Michael Hallam recently completed a Bachelor of Mathematical Sciences (Advanced) at Adelaide University, majoring in pure mathematics. In 2016 he will begin a Master of Philosophy at Adelaide University, studying Seiberg-Witten invariants and their applications. He has not always been interested in maths – in fact he resented being forced to slog through pages and pages of boring, repetitive calculations in primary school maths class. It wasn’t until reaching year 12 in high school that he began to appreciate the beauty and elegance of mathematics, and ever since then he has been hooked on learning new maths and challenging himself to understand unfamiliar concepts. Michael’s interests are in pure maths – particularly topology and analysis, but pretty much anything pure can grab his attention. He is excited to begin researching and aspires to a long and fruitful career in mathematics.
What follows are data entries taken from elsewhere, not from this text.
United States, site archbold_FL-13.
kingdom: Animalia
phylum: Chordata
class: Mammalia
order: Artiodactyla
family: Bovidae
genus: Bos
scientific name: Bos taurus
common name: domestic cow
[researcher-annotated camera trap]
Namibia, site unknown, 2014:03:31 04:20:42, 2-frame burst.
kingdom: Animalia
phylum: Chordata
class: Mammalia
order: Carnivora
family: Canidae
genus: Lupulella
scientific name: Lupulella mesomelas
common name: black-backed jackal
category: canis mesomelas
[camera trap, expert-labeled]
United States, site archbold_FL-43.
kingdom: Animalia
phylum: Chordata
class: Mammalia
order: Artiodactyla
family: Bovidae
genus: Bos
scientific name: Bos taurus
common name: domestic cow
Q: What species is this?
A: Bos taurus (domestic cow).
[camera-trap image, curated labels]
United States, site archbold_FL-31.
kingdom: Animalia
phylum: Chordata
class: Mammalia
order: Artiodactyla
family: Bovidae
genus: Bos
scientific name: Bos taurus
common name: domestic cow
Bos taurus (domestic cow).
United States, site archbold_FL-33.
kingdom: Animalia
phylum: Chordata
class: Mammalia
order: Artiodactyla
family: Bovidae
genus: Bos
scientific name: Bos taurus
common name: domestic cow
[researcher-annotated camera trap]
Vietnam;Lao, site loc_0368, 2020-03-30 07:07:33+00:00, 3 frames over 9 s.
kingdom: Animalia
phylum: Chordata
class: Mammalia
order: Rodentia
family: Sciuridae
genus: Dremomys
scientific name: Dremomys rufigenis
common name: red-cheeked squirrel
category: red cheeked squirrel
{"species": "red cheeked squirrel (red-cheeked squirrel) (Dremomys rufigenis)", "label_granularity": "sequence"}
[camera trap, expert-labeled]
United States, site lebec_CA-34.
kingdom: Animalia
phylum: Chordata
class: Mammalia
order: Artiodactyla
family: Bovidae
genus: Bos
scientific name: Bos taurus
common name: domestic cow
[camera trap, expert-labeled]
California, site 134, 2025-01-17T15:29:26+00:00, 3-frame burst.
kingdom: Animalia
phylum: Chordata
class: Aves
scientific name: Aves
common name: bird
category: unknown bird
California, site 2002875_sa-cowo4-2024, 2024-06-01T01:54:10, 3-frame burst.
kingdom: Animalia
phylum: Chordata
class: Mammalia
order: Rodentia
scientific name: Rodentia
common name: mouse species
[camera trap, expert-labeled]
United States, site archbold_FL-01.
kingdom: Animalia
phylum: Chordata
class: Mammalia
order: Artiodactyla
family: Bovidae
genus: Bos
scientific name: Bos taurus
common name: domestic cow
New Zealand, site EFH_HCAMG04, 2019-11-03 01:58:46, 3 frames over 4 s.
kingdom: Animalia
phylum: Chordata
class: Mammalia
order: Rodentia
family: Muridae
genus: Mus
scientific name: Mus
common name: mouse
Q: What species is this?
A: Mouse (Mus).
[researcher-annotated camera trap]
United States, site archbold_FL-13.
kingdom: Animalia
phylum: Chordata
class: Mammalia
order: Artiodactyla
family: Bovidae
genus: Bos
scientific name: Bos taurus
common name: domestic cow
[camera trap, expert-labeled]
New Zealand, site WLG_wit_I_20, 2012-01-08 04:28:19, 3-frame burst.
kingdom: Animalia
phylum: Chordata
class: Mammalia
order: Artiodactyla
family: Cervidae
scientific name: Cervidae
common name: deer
Internal Hom-Objects In The Category Of Topological Spaces
The areas of research are category theory and topology. It is known that internal hom-objects can fail to exist in the category of topological spaces. After reading and understanding the relevant theory behind this, the main goal of the project is to develop a series of examples which illustrate this phenomenon, and in particular to classify the different ways in which this failure can occur. A secondary research goal of the project is to understand how the notion of compactness arises naturally from the internal hom-object problem for topological spaces.